::: Text shown
Airtel launches V-Fiber with speeds up to 100Mbps in Chennai, expanding to 87 cities soo


----------



## lywyre (Oct 18, 2016)

I would be a fool to trust Airtel any more. 

Knowing airtel, that 5GB offer would probably be available only from 2am to 6 am.


----------



## Minion (Oct 19, 2016)

Everthing related to chortel have a catch and  No one should trust them or fall into their trap and again local broadband providers provides much better plans than chortel.


----------



## TheSloth (Oct 19, 2016)

In Bangalore, ACT is almost same as Airtel, almost same plans for same cost when i checked in March2016


----------



## D@rekills4 (Oct 19, 2016)

100 MBPS, 200 GB for ₹4799.

YOU Broadband gives me 100 MBPS, 800 GB for 3 months for ₹5000.

Just die AirTel, whenever I lookup the pricing for any of your services, it's way costlier than what others are providing. And it's not as if you are giving better service to your customers at a greater price.


----------



## TheSloth (Oct 19, 2016)
::::::
Can you reproduce the whole Airtel V-Fiber thread word for word, from start to end? The material that comes next is separate from the Airtel thread.
::: Data
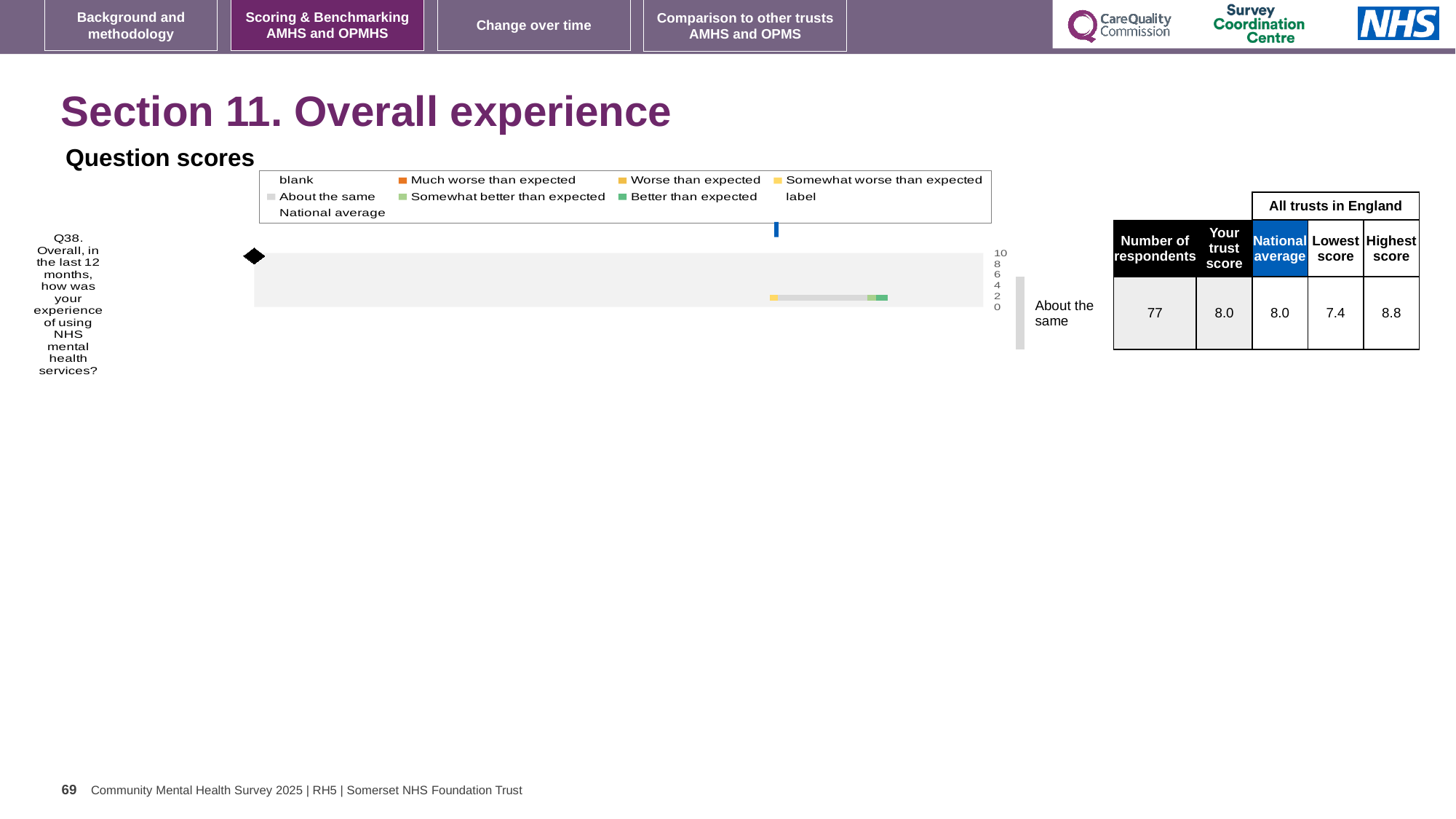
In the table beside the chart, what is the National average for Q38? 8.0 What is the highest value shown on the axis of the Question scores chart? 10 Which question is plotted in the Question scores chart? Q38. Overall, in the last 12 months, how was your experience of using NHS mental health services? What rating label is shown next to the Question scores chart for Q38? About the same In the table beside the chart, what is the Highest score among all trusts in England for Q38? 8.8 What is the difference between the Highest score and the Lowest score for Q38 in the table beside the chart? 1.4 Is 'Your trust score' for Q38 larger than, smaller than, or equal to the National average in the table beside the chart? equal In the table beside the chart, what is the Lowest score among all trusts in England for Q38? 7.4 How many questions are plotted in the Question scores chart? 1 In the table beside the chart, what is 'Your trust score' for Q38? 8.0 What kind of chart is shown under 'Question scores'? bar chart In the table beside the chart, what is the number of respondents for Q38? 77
::::::
- _Exercise solution_:
Airtel launches V-Fiber with speeds up to 100Mbps in Chennai, expanding to 87 cities soo


----------



## lywyre (Oct 18, 2016)

I would be a fool to trust Airtel any more. 

Knowing airtel, that 5GB offer would probably be available only from 2am to 6 am.


----------



## Minion (Oct 19, 2016)

Everthing related to chortel have a catch and  No one should trust them or fall into their trap and again local broadband providers provides much better plans than chortel.


----------



## TheSloth (Oct 19, 2016)

In Bangalore, ACT is almost same as Airtel, almost same plans for same cost when i checked in March2016


----------



## D@rekills4 (Oct 19, 2016)

100 MBPS, 200 GB for ₹4799.

YOU Broadband gives me 100 MBPS, 800 GB for 3 months for ₹5000.

Just die AirTel, whenever I lookup the pricing for any of your services, it's way costlier than what others are providing. And it's not as if you are giving better service to your customers at a greater price.


----------



## TheSloth (Oct 19, 2016)